Godzilla and Wuthering Heights, Kissing Cousins? April 25, 2024. From the post:

Thus both stories have a certain sequence of events that happens relatively late in the overall sequence. As the stories are actually narrated, however, this late sequence is moved to the beginning and the other sequences are adjusted to accommodate. In both cases the sequence that is moved involves a narrator external to the main sequence but known to the characters in it.

Wuthering Heights, Vampires, Handbooks, and Citizen Science, September 15, 2025.

Heathcliff, a vampire? No, but he's in the zone. Also, a link to the best reconstruction of the chronology of events in Wuthering Heights that I've been able to find. It's in The reader;s Guide to Wuthering Heights by Paul Thompson. Here's the link, Timeline.

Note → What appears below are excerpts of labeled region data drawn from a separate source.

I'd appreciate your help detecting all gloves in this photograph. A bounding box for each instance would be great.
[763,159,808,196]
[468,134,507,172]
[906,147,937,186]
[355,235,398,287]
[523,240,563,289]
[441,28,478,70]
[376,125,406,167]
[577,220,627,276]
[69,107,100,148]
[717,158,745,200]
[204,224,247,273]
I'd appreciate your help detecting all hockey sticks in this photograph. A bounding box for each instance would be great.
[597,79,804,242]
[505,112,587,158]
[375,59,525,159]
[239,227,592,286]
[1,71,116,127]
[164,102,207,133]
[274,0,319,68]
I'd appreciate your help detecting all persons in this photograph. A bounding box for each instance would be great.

The King’s Wayward Eye: For Claude Lévi-Strauss, October 25, 2019.

Beyond Lévi-Strauss, this post is mostly about The Winter's Tale in its relation to Pandosto. But it's got two paragraphs about the two-generation plot in Wuthering Heights near. That whole post is a good context in which to read those two paragraphs.

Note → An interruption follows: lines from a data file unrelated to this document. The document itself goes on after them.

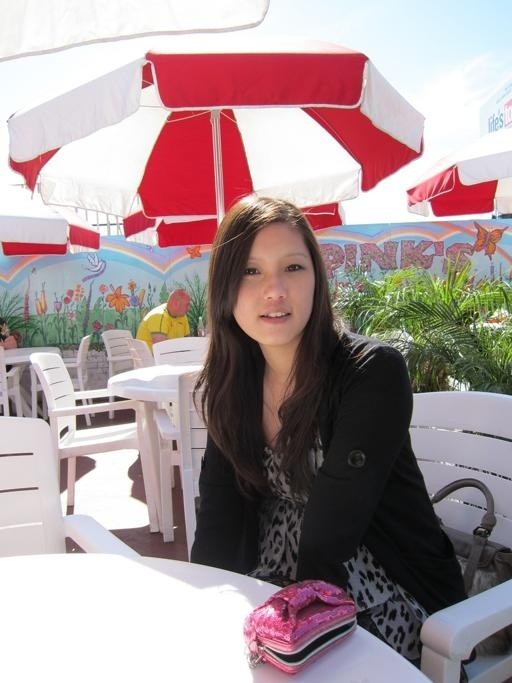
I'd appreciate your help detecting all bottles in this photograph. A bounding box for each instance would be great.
[197,316,205,337]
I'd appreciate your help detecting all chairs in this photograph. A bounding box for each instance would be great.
[27,332,97,428]
[27,350,161,535]
[0,345,24,418]
[0,412,140,555]
[399,387,511,683]
[125,336,155,370]
[152,368,232,555]
[100,329,144,419]
[151,336,212,363]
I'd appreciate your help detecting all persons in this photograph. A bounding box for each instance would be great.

Humans and Dogs in Wuthering Heights, September 1, 2021 (reposted from The Valve, 12.30.2009)

I note: "...violence between dogs and humans takes place at important transition points in the novel. I’ve collected five such passages in this post and italicized the dog references within each passage." At that point I'd only made it through 18 out of 24 chapters. I wonder how dogs will appear in the current movie?

Operationalizing two tasks in Gary Marcus’s AGI challenge, June 9, 2022.

Among other things, Marcus claims that "In 2029, AI will not be able to read a novel and reliably answer questions about plot, character, conflicts, motivations, etc. Key will be going beyond the literal text, as Davis and I explain in Rebooting AI." In the last quarter toa third or so of the post I discuss some of the problems the AI would have with Wuthering Heights.